◆ Exercise prompt:
Working through the records below, count the lines that include "integrity". The reply is that number alone.

Data extracted from a collection
/---

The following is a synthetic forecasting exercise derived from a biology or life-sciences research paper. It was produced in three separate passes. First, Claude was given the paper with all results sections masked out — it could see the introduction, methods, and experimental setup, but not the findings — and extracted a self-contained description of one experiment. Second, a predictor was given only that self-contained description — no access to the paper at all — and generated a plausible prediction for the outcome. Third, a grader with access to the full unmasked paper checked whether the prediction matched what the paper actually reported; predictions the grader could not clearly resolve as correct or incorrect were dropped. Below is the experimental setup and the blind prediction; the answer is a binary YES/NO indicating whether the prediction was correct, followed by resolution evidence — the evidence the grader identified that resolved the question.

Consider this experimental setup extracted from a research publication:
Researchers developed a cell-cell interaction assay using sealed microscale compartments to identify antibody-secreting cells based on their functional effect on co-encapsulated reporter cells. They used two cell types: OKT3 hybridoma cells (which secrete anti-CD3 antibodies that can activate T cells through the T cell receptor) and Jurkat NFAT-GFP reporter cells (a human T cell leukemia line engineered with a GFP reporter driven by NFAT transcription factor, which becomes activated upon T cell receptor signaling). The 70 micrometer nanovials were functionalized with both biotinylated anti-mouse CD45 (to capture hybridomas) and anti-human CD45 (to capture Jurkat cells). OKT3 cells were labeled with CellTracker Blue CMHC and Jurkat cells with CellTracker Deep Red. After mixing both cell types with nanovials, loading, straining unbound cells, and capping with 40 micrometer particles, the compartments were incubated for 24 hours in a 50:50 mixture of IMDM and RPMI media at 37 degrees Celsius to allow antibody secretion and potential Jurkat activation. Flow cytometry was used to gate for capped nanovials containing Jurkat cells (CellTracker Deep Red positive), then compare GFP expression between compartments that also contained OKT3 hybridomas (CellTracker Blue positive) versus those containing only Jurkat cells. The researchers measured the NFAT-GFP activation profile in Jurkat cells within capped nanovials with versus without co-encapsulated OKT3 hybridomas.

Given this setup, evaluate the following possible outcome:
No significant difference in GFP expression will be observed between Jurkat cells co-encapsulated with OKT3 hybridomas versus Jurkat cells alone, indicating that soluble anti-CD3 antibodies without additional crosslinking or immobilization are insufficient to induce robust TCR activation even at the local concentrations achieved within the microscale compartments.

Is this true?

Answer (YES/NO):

\---
/---

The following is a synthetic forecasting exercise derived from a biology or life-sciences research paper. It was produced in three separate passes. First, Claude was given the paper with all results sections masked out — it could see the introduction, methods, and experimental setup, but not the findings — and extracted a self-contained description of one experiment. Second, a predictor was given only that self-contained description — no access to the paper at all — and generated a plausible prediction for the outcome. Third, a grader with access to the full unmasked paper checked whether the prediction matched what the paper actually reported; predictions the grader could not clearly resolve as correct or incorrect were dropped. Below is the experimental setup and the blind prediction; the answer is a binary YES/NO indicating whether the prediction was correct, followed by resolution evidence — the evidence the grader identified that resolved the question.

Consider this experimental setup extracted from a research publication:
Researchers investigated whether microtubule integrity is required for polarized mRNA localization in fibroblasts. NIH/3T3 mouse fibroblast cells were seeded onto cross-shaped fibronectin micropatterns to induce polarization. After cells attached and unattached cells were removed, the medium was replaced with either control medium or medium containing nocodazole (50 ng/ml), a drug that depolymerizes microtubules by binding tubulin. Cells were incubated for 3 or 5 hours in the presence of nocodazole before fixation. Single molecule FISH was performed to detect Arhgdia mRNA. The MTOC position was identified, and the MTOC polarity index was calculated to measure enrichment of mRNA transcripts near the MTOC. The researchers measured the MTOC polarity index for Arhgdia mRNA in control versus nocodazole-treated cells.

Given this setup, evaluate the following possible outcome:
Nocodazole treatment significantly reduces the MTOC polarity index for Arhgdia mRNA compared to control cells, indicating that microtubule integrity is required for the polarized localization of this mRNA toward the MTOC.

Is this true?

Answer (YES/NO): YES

\---
/---

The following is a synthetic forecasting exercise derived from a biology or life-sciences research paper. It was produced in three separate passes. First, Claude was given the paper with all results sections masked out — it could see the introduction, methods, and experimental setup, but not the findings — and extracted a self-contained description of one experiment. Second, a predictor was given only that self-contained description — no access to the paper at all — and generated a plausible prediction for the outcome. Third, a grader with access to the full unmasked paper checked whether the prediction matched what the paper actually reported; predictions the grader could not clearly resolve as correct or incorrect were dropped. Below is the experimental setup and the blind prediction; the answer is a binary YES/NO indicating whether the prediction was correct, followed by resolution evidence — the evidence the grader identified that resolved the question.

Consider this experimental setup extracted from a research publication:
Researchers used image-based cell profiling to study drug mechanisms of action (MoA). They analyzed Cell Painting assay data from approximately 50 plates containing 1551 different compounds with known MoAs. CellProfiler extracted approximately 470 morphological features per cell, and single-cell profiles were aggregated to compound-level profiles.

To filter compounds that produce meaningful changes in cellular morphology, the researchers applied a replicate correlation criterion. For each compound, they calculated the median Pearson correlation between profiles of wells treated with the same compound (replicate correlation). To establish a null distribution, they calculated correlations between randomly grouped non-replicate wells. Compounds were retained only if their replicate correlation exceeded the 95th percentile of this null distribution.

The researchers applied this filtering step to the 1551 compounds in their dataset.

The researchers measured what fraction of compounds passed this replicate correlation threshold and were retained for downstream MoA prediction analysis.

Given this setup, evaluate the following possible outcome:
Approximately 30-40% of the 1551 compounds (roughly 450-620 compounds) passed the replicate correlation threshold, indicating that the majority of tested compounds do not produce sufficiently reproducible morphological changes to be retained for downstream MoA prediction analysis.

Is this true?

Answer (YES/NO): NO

\---

◆ Answer for this exercise:
2